Task >> Output every entry exactly, without any pictures.
==========
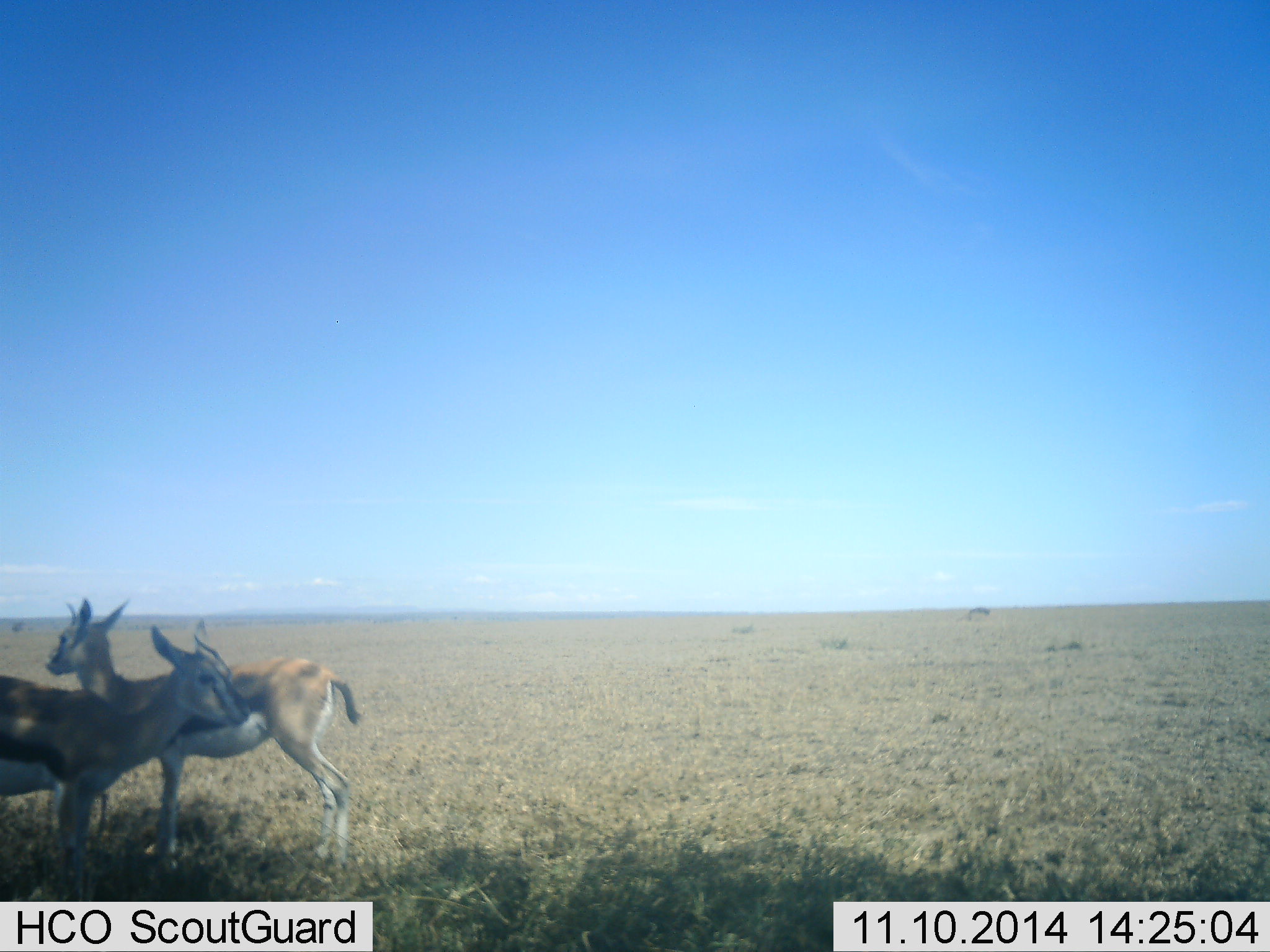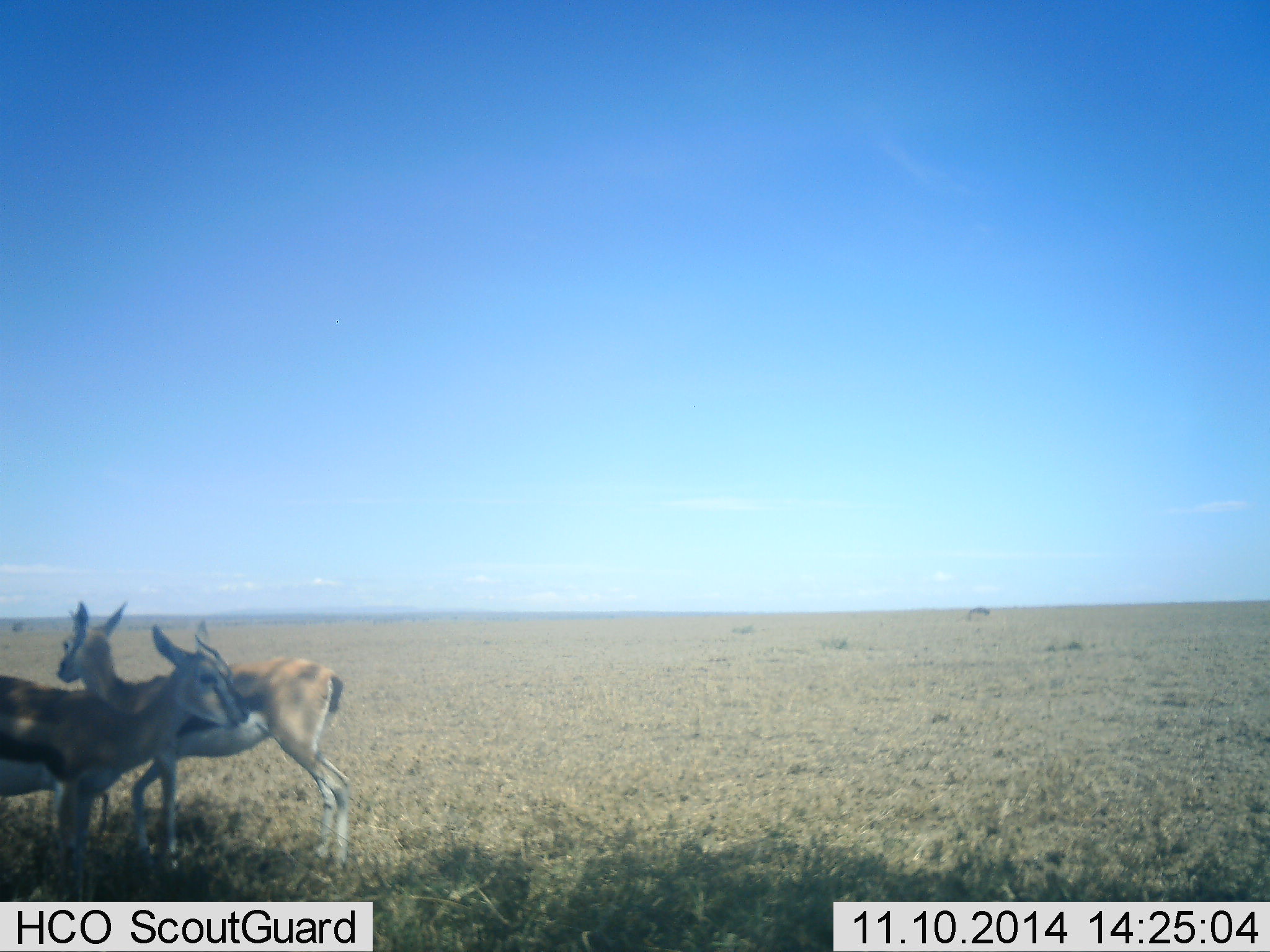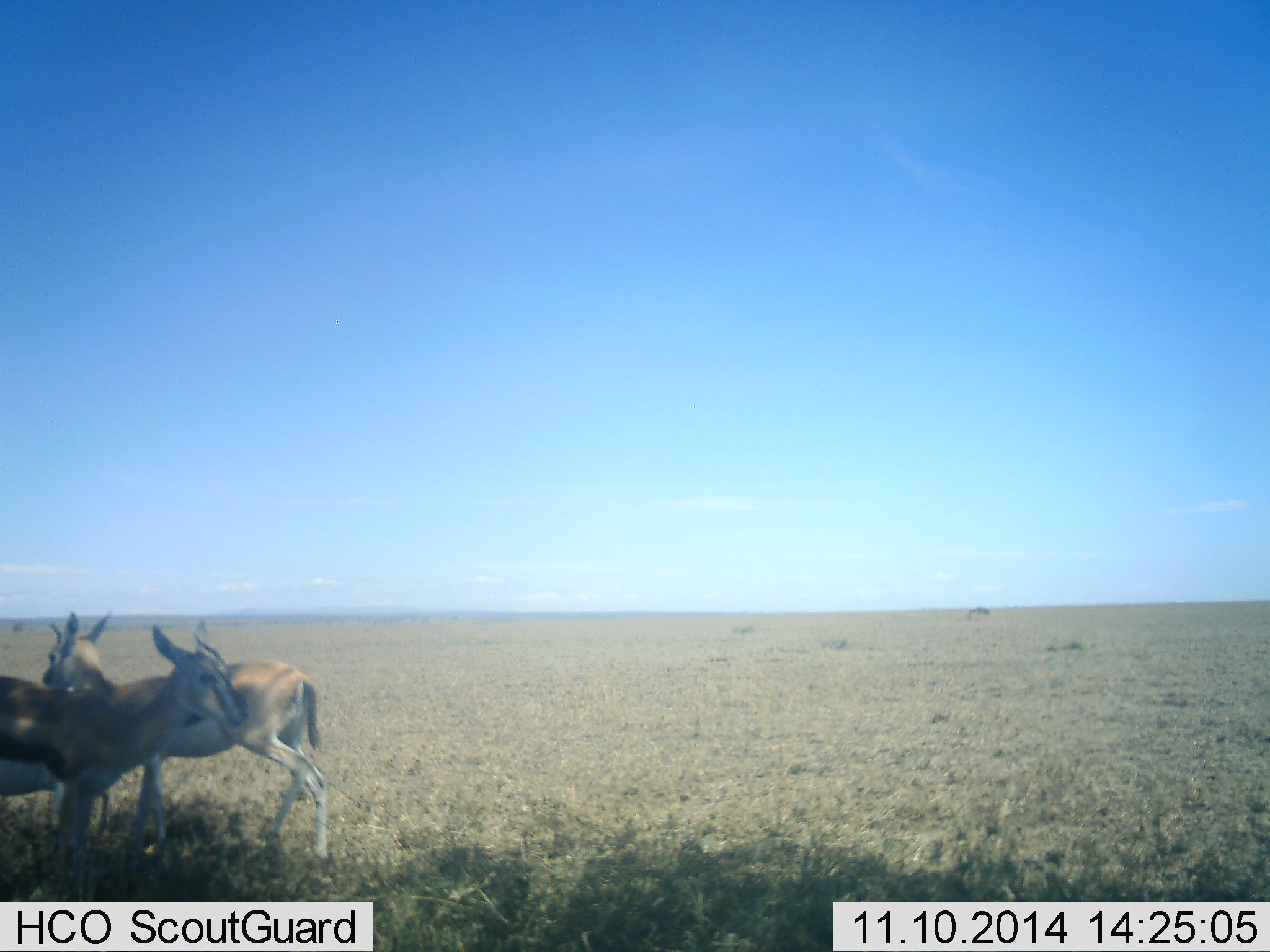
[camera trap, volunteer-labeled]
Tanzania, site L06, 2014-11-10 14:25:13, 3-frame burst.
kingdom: Animalia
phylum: Chordata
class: Mammalia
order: Artiodactyla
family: Bovidae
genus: Eudorcas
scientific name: Eudorcas thomsonii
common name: thomson's gazelle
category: gazellethomsons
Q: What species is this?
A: Gazellethomsons (thomson's gazelle) (Eudorcas thomsonii).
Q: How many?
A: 2.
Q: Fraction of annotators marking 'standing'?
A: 80%.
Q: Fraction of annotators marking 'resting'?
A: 0%.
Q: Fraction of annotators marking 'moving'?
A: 10%.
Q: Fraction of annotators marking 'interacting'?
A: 10%.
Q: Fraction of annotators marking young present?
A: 0%.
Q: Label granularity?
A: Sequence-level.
==========
Written answer >>
[camera trap, volunteer-labeled]
Tanzania, site L06, 2014-11-10 14:25:13, 3-frame burst.
kingdom: Animalia
phylum: Chordata
class: Mammalia
order: Artiodactyla
family: Bovidae
genus: Eudorcas
scientific name: Eudorcas thomsonii
common name: thomson's gazelle
category: gazellethomsons
Q: What species is this?
A: Gazellethomsons (thomson's gazelle) (Eudorcas thomsonii).
Q: How many?
A: 2.
Q: Fraction of annotators marking 'standing'?
A: 80%.
Q: Fraction of annotators marking 'resting'?
A: 0%.
Q: Fraction of annotators marking 'moving'?
A: 10%.
Q: Fraction of annotators marking 'interacting'?
A: 10%.
Q: Fraction of annotators marking young present?
A: 0%.
Q: Label granularity?
A: Sequence-level.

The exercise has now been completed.